— start Extracted text —

HomeMySQL Page 4 - Analyzing Queries for Speed with EXPLAIN
13.2.4 EXPLAIN Output Columns - MySQL
When you are trying to optimize your queries to run quickly and efficiently, you may encounter queries that really should run faster. That's where EXPLAIN comes in handy. This article shows you how to use EXPLAIN in query analysis. It is excerpted from chapter 13 of the MySQL Certification Guide, written by Paul Dubois et al. (Sams, 2005; ISBN: 0672328127).
To use EXPLAIN productively, it's important to know the meaning of the columns in each row of output that it produces:
table is the name of the table to which the information in the row applies. EXPLAIN produces one row of output for each table named in the SELECT query. The order of the tables named in these rows indicates the order in which MySQL will read the tables to process the query. This is not necessarily the order in which you name them in the FROM clause, because the optimizer attempts to determine which order will result in the most efficient processing. The example in the preceding section shows this: The table order displayed by EXPLAIN changed as indexes were added.
type indicates the join type. The value is a measure of how efficiently MySQL can scan the table. The possible type values are described later in this section.
possible_keys indicates which of the table's indexes MySQL considers to be candidates for identifying rows that satisfy the query. This value can be a list of one or more index names, or NULL if there are no candidates. The word PRIMARY indicates that MySQL considers the table's primary key to be a candidate.
key indicates the optimizer's decision about which of the candidate indexes listed in possible_keys will yield most efficient query execution. If the key value is NULL, it means no index was chosen. This might happen either because there were no candidates or because the optimizer believes it will be just as fast to scan the table rows as to use any of the possible indexes. A table scan might be chosen over an index scan if the table is small, or because the index would yield too high a percentage of the rows in the table to be of much use.
key_len indicates how many bytes of index rows are used. From this value, you can derive how many columns from the index are used. For example, if you have an index consisting of three INT columns, each index row contains three 4-byte values. If key_len is 12, you know that the optimizer uses all three columns of the index when processing the query. If key_len is 4 or 8, it uses only the first one or two columns (that is, it uses a leftmost prefix of the index).
If you've indexed partial values of string columns, take that into account when assessing the key_len value. Suppose that you have a composite index on two CHAR(8) columns that indexes only the first 4 bytes of each column. In this case, a key_len value of 8 means that both columns of the index would be used, not just the first column.

— end Extracted text —

__Exercises to complete__.
(1) For the article on EXPLAIN output columns, decide whether each statement agrees with it, answering yes or no and quoting the words that settle it: (a) EXPLAIN gives one output row per table named in the SELECT query. (b) The table order in EXPLAIN output always matches the order in the FROM clause. (c) A NULL key value means no index was chosen.
(2) Answer these questions from the EXPLAIN article:
(a) What does the word PRIMARY in possible_keys indicate?
(b) For an index made of three INT columns, which key_len value shows the optimizer uses all three columns?
(c) Which publisher and year are given for the MySQL Certification Guide?
Work from the EXPLAIN article only.

— start Dataset —

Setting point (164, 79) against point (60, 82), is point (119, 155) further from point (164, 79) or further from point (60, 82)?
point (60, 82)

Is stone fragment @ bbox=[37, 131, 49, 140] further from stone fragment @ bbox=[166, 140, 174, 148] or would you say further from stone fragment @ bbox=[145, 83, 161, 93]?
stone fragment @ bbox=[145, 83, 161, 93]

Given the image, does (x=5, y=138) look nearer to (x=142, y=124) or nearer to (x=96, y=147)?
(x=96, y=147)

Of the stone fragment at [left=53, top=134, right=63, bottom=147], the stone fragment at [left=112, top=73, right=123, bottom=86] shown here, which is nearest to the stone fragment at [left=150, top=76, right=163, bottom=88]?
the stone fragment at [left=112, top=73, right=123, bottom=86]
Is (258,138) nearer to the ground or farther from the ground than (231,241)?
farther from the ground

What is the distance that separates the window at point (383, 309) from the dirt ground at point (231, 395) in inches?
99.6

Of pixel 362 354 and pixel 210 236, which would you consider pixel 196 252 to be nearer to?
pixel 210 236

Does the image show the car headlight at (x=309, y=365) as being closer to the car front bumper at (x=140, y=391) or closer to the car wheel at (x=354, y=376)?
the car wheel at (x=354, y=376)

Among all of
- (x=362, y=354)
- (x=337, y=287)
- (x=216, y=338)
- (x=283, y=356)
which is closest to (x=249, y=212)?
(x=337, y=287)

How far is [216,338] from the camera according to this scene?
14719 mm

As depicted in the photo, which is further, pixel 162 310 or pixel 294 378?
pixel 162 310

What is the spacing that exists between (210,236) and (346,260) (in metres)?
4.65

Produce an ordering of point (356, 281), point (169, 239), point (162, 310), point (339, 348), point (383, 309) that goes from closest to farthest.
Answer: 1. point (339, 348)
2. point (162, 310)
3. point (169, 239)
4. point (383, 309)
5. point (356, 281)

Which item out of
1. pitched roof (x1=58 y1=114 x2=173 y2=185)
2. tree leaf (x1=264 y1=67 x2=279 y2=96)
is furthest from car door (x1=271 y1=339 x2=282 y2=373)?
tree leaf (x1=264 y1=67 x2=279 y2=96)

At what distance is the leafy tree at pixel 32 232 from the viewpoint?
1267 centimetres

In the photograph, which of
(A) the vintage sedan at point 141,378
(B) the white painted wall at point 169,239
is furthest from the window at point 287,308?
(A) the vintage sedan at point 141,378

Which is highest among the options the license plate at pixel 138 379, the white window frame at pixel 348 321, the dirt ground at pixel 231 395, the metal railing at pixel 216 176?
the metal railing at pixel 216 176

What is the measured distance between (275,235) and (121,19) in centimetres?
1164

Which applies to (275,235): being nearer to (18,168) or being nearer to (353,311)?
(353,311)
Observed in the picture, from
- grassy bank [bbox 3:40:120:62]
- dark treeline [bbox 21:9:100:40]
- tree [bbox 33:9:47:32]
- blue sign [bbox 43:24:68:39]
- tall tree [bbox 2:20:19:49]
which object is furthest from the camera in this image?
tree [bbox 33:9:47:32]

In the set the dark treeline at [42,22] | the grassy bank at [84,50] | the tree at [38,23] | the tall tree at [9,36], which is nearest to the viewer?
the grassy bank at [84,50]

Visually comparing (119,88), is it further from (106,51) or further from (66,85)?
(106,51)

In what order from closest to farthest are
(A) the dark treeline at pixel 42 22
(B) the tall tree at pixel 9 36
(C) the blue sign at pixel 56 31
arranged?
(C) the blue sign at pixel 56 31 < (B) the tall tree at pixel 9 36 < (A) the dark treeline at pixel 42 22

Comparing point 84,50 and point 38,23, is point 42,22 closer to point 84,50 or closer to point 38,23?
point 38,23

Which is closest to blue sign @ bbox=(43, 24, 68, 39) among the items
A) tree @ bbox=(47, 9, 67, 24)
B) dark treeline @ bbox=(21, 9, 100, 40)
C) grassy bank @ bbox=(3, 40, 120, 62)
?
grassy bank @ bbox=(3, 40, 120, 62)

— end Dataset —

__Results by task__.
(1)
(a) Yes: "EXPLAIN produces one row of output for each table named in the SELECT query."
(b) No: "This is not necessarily the order in which you name them in the FROM clause"
(c) Yes: "If the key value is NULL, it means no index was chosen."

(2)
(a) MySQL considers the table's primary key to be a candidate.
(b) 12
(c) Sams, 2005